§ **YOUR GOAL**:
All entries are to be given again verbatim.
[Start of Attachment]
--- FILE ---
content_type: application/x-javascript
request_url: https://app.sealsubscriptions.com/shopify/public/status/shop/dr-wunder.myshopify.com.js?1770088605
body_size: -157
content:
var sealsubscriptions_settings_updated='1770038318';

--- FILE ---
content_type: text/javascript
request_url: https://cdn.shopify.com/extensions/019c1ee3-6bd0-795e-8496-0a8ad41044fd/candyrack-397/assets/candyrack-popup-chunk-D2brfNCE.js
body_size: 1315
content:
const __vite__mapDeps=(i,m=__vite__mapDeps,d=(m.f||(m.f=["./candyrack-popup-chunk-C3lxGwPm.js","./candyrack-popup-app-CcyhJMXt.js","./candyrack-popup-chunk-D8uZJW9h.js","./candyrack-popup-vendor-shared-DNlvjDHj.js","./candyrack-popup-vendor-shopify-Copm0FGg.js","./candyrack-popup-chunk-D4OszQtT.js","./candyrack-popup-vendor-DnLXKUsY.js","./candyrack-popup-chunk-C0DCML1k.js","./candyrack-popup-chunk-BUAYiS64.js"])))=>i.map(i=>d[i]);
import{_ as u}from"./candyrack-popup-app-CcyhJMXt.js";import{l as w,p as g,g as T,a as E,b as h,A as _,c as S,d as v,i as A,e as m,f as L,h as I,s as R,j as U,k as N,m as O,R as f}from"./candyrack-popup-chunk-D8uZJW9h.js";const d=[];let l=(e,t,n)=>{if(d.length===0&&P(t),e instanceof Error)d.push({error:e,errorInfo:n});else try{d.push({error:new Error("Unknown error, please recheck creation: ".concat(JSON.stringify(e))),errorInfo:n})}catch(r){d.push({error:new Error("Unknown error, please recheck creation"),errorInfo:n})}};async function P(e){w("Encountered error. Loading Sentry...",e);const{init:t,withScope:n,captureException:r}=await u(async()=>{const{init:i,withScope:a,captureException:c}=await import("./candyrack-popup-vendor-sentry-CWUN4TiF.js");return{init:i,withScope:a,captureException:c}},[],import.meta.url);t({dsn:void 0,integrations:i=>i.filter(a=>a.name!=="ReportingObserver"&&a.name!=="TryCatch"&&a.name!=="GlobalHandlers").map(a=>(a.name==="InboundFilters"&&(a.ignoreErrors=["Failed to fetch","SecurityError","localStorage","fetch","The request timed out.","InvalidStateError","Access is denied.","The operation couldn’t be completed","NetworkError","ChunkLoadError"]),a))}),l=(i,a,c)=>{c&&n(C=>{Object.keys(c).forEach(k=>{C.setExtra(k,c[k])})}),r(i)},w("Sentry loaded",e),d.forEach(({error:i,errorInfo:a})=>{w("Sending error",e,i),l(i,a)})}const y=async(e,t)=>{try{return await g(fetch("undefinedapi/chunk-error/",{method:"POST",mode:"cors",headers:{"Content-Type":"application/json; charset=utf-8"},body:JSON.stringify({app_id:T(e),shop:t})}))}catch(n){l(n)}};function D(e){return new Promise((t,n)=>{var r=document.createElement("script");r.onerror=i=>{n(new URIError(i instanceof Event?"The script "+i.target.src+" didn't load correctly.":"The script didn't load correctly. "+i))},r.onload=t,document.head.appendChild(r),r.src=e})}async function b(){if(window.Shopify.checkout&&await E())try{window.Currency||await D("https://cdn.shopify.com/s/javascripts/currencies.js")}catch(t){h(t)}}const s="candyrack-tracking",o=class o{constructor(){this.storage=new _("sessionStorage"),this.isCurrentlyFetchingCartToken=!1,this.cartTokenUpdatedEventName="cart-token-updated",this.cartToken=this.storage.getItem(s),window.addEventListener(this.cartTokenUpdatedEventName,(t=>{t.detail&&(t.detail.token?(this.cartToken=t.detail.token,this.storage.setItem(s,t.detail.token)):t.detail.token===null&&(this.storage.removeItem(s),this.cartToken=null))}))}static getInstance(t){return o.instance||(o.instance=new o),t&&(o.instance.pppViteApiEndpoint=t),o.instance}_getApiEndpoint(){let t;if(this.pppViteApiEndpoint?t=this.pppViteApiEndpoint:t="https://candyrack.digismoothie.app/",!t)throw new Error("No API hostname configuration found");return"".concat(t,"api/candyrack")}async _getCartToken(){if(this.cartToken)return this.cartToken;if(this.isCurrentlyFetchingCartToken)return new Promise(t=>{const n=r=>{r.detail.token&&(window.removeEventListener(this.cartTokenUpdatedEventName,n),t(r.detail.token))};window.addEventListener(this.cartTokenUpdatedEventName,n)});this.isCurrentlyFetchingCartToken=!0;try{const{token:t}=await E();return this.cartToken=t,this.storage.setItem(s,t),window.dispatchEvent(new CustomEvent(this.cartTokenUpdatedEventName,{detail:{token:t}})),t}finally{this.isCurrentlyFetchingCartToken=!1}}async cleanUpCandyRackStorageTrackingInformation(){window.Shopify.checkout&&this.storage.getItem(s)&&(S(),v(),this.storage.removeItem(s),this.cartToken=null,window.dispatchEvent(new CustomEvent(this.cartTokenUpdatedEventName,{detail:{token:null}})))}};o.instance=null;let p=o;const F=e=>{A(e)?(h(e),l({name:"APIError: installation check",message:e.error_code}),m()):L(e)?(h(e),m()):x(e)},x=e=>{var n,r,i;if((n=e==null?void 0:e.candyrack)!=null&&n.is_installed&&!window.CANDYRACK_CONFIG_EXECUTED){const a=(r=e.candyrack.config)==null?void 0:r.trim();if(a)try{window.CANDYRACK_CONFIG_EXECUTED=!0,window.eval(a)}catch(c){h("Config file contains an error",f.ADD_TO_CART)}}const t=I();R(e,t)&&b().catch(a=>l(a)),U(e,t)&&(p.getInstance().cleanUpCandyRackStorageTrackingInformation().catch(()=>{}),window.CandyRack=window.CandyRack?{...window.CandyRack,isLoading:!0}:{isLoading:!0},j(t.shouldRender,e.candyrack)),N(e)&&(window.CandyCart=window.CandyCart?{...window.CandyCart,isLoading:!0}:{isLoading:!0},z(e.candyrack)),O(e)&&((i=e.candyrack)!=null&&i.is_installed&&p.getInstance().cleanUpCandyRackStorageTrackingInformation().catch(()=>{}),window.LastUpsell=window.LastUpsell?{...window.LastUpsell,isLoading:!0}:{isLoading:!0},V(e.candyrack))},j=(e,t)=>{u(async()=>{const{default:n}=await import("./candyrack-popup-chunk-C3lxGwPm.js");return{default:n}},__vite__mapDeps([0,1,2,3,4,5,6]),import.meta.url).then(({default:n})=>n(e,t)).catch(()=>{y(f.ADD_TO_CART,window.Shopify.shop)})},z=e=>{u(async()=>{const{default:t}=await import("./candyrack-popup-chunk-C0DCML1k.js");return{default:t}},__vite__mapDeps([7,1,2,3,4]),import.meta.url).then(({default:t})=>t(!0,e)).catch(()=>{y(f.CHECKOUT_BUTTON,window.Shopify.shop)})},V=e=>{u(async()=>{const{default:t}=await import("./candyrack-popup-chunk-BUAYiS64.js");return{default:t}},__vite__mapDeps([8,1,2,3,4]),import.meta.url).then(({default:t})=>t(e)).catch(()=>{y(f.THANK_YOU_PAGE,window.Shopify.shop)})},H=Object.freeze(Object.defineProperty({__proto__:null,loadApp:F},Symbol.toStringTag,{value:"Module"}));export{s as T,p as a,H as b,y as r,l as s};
[End of Attachment]
§ **ANSWER TO THE EXERCISE**:
--- FILE ---
content_type: application/x-javascript
request_url: https://app.sealsubscriptions.com/shopify/public/status/shop/dr-wunder.myshopify.com.js?1770088605
body_size: -157
content:
var sealsubscriptions_settings_updated='1770038318';

--- FILE ---
content_type: text/javascript
request_url: https://cdn.shopify.com/extensions/019c1ee3-6bd0-795e-8496-0a8ad41044fd/candyrack-397/assets/candyrack-popup-chunk-D2brfNCE.js
body_size: 1315
content:
const __vite__mapDeps=(i,m=__vite__mapDeps,d=(m.f||(m.f=["./candyrack-popup-chunk-C3lxGwPm.js","./candyrack-popup-app-CcyhJMXt.js","./candyrack-popup-chunk-D8uZJW9h.js","./candyrack-popup-vendor-shared-DNlvjDHj.js","./candyrack-popup-vendor-shopify-Copm0FGg.js","./candyrack-popup-chunk-D4OszQtT.js","./candyrack-popup-vendor-DnLXKUsY.js","./candyrack-popup-chunk-C0DCML1k.js","./candyrack-popup-chunk-BUAYiS64.js"])))=>i.map(i=>d[i]);
import{_ as u}from"./candyrack-popup-app-CcyhJMXt.js";import{l as w,p as g,g as T,a as E,b as h,A as _,c as S,d as v,i as A,e as m,f as L,h as I,s as R,j as U,k as N,m as O,R as f}from"./candyrack-popup-chunk-D8uZJW9h.js";const d=[];let l=(e,t,n)=>{if(d.length===0&&P(t),e instanceof Error)d.push({error:e,errorInfo:n});else try{d.push({error:new Error("Unknown error, please recheck creation: ".concat(JSON.stringify(e))),errorInfo:n})}catch(r){d.push({error:new Error("Unknown error, please recheck creation"),errorInfo:n})}};async function P(e){w("Encountered error. Loading Sentry...",e);const{init:t,withScope:n,captureException:r}=await u(async()=>{const{init:i,withScope:a,captureException:c}=await import("./candyrack-popup-vendor-sentry-CWUN4TiF.js");return{init:i,withScope:a,captureException:c}},[],import.meta.url);t({dsn:void 0,integrations:i=>i.filter(a=>a.name!=="ReportingObserver"&&a.name!=="TryCatch"&&a.name!=="GlobalHandlers").map(a=>(a.name==="InboundFilters"&&(a.ignoreErrors=["Failed to fetch","SecurityError","localStorage","fetch","The request timed out.","InvalidStateError","Access is denied.","The operation couldn’t be completed","NetworkError","ChunkLoadError"]),a))}),l=(i,a,c)=>{c&&n(C=>{Object.keys(c).forEach(k=>{C.setExtra(k,c[k])})}),r(i)},w("Sentry loaded",e),d.forEach(({error:i,errorInfo:a})=>{w("Sending error",e,i),l(i,a)})}const y=async(e,t)=>{try{return await g(fetch("undefinedapi/chunk-error/",{method:"POST",mode:"cors",headers:{"Content-Type":"application/json; charset=utf-8"},body:JSON.stringify({app_id:T(e),shop:t})}))}catch(n){l(n)}};function D(e){return new Promise((t,n)=>{var r=document.createElement("script");r.onerror=i=>{n(new URIError(i instanceof Event?"The script "+i.target.src+" didn't load correctly.":"The script didn't load correctly. "+i))},r.onload=t,document.head.appendChild(r),r.src=e})}async function b(){if(window.Shopify.checkout&&await E())try{window.Currency||await D("https://cdn.shopify.com/s/javascripts/currencies.js")}catch(t){h(t)}}const s="candyrack-tracking",o=class o{constructor(){this.storage=new _("sessionStorage"),this.isCurrentlyFetchingCartToken=!1,this.cartTokenUpdatedEventName="cart-token-updated",this.cartToken=this.storage.getItem(s),window.addEventListener(this.cartTokenUpdatedEventName,(t=>{t.detail&&(t.detail.token?(this.cartToken=t.detail.token,this.storage.setItem(s,t.detail.token)):t.detail.token===null&&(this.storage.removeItem(s),this.cartToken=null))}))}static getInstance(t){return o.instance||(o.instance=new o),t&&(o.instance.pppViteApiEndpoint=t),o.instance}_getApiEndpoint(){let t;if(this.pppViteApiEndpoint?t=this.pppViteApiEndpoint:t="https://candyrack.digismoothie.app/",!t)throw new Error("No API hostname configuration found");return"".concat(t,"api/candyrack")}async _getCartToken(){if(this.cartToken)return this.cartToken;if(this.isCurrentlyFetchingCartToken)return new Promise(t=>{const n=r=>{r.detail.token&&(window.removeEventListener(this.cartTokenUpdatedEventName,n),t(r.detail.token))};window.addEventListener(this.cartTokenUpdatedEventName,n)});this.isCurrentlyFetchingCartToken=!0;try{const{token:t}=await E();return this.cartToken=t,this.storage.setItem(s,t),window.dispatchEvent(new CustomEvent(this.cartTokenUpdatedEventName,{detail:{token:t}})),t}finally{this.isCurrentlyFetchingCartToken=!1}}async cleanUpCandyRackStorageTrackingInformation(){window.Shopify.checkout&&this.storage.getItem(s)&&(S(),v(),this.storage.removeItem(s),this.cartToken=null,window.dispatchEvent(new CustomEvent(this.cartTokenUpdatedEventName,{detail:{token:null}})))}};o.instance=null;let p=o;const F=e=>{A(e)?(h(e),l({name:"APIError: installation check",message:e.error_code}),m()):L(e)?(h(e),m()):x(e)},x=e=>{var n,r,i;if((n=e==null?void 0:e.candyrack)!=null&&n.is_installed&&!window.CANDYRACK_CONFIG_EXECUTED){const a=(r=e.candyrack.config)==null?void 0:r.trim();if(a)try{window.CANDYRACK_CONFIG_EXECUTED=!0,window.eval(a)}catch(c){h("Config file contains an error",f.ADD_TO_CART)}}const t=I();R(e,t)&&b().catch(a=>l(a)),U(e,t)&&(p.getInstance().cleanUpCandyRackStorageTrackingInformation().catch(()=>{}),window.CandyRack=window.CandyRack?{...window.CandyRack,isLoading:!0}:{isLoading:!0},j(t.shouldRender,e.candyrack)),N(e)&&(window.CandyCart=window.CandyCart?{...window.CandyCart,isLoading:!0}:{isLoading:!0},z(e.candyrack)),O(e)&&((i=e.candyrack)!=null&&i.is_installed&&p.getInstance().cleanUpCandyRackStorageTrackingInformation().catch(()=>{}),window.LastUpsell=window.LastUpsell?{...window.LastUpsell,isLoading:!0}:{isLoading:!0},V(e.candyrack))},j=(e,t)=>{u(async()=>{const{default:n}=await import("./candyrack-popup-chunk-C3lxGwPm.js");return{default:n}},__vite__mapDeps([0,1,2,3,4,5,6]),import.meta.url).then(({default:n})=>n(e,t)).catch(()=>{y(f.ADD_TO_CART,window.Shopify.shop)})},z=e=>{u(async()=>{const{default:t}=await import("./candyrack-popup-chunk-C0DCML1k.js");return{default:t}},__vite__mapDeps([7,1,2,3,4]),import.meta.url).then(({default:t})=>t(!0,e)).catch(()=>{y(f.CHECKOUT_BUTTON,window.Shopify.shop)})},V=e=>{u(async()=>{const{default:t}=await import("./candyrack-popup-chunk-BUAYiS64.js");return{default:t}},__vite__mapDeps([8,1,2,3,4]),import.meta.url).then(({default:t})=>t(e)).catch(()=>{y(f.THANK_YOU_PAGE,window.Shopify.shop)})},H=Object.freeze(Object.defineProperty({__proto__:null,loadApp:F},Symbol.toStringTag,{value:"Module"}));export{s as T,p as a,H as b,y as r,l as s};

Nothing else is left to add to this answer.